Problem statement:
Copy every line of the records below word for word, leaving out the pictures.

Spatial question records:
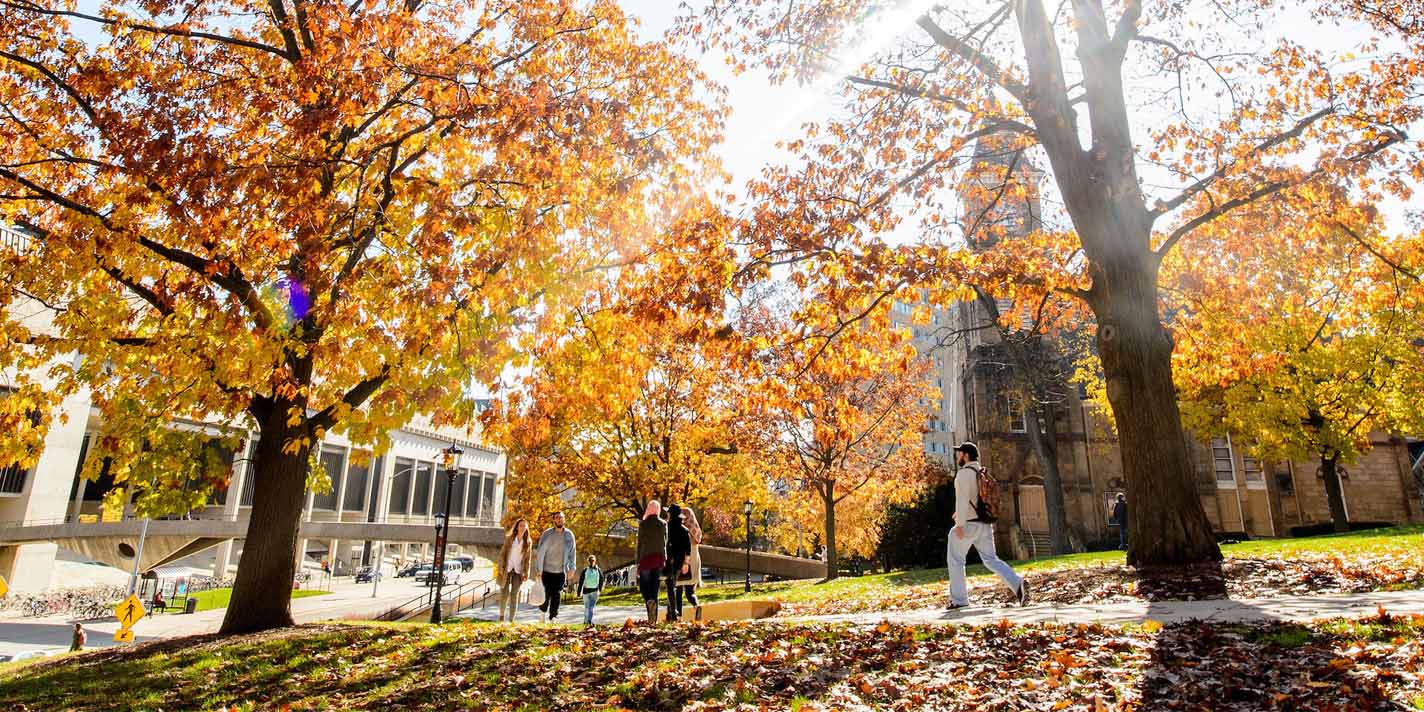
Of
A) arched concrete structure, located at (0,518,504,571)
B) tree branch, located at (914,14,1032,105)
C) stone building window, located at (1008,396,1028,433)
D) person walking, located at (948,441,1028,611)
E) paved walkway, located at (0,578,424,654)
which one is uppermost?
tree branch, located at (914,14,1032,105)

Written solution:
Of
A) arched concrete structure, located at (0,518,504,571)
B) tree branch, located at (914,14,1032,105)
C) stone building window, located at (1008,396,1028,433)
D) person walking, located at (948,441,1028,611)
E) paved walkway, located at (0,578,424,654)
which one is uppermost?
tree branch, located at (914,14,1032,105)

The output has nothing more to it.